I’m new to electricity, and I’ve got a question about electrons flow inside a Li-on battery. A lot of articles and videos show us only Li+ ion flows from anode to cathode through electrolyte during discharging of battery. But there is no info about e- flow from cathode to anode inside battery. As I know, there must be closed loop of electrons flow, but also there is conception that separator doesn’t let e- to flow through electrolyte. So how electrons pass through Li-on battery to comply with close loop conception?
2 Answers
Always there must be a complete circuit: a closed loop of flowing charges. But no electrons flow in electrolytes. The amperes inside the battery-electrolyte are composed of flowing charged atoms; the lithium ions.
Flows of positive charge are opposite that of electrons in wires. Of course this means that, inside the battery, at one electrode surface, the +Li and the electrons are coming together and canceling out, forming neutral lithium atoms. And at the other electrode, Li atoms are donating extra electrons to the metal surface, then corroding away as +Li ions, and flowing off into the electrolyte as amperes of current.
Amperes are the coulombs of charge flowing per second. NOT just electrons flowing per second. The coulombs of charge can be ANY mobile charged particle, and conductive salts/acids/humans contain no mobile electrons to do the flowing. (Only electrons alone are flowing ...inside metal conductors. Instead make that solid, unmoving metal conductors. If your conductors are liquid metal, or are vibrating metal, then the protons within the positive metal ions are moving as well. For amperes made of pure electrons, your metal conductors must be both solid and static.)
Non-electron currents? They're extremely common. Whenever a human gets zapped by high voltage, no electrons flowed through their body. The amperes inside human tissue was made of flowing +Na, +K, -Cl, +H, OH ions only. And current in the ground (damp dirt) has no electrons, just ion-flows. And in lead-acid batteries, all the amperes within the battery acid are actually made of flowing protons! (Same thing happens inside fuel cells, where the electrolyte-layer is a proton conductor or "solid acid" material.)

Extracted entries:
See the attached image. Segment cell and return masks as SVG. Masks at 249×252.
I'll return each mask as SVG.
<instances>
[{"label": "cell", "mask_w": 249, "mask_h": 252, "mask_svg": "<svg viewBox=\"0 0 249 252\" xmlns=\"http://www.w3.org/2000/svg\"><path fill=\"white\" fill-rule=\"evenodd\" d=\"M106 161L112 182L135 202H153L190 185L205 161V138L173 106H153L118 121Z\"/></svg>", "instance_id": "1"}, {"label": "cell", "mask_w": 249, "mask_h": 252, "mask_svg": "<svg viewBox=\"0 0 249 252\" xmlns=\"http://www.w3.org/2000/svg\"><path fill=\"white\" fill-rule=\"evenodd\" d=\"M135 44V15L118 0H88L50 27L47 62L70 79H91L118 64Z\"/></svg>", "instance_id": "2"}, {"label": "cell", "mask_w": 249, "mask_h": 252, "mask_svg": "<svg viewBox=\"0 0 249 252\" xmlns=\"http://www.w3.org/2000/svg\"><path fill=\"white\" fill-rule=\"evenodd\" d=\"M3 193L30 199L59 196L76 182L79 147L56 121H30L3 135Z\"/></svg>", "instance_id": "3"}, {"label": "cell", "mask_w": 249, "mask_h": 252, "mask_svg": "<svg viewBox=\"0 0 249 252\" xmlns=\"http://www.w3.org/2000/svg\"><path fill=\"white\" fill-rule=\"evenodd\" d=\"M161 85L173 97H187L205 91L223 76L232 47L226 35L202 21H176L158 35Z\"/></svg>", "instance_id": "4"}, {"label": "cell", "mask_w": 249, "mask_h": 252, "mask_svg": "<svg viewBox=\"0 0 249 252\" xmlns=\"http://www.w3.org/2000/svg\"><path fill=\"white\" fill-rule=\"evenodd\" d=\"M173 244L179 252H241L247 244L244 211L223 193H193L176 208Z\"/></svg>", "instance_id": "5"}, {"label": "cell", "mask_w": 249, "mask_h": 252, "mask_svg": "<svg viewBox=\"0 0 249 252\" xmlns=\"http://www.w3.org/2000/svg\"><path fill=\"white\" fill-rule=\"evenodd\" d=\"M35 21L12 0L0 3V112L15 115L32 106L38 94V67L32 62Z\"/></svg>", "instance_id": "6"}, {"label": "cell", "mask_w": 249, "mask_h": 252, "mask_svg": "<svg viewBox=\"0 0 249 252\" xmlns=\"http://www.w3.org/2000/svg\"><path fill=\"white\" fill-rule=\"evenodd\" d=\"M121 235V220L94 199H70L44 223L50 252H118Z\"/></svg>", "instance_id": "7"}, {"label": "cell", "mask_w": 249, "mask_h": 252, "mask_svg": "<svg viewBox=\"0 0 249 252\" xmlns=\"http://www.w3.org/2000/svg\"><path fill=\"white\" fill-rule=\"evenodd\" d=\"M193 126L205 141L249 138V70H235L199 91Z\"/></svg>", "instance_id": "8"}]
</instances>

Exercise description: List every ion that the text on electron flow in a Li-ion battery names as making up the current inside human tissue.

Completed task: +Na, +K, -Cl, +H, OH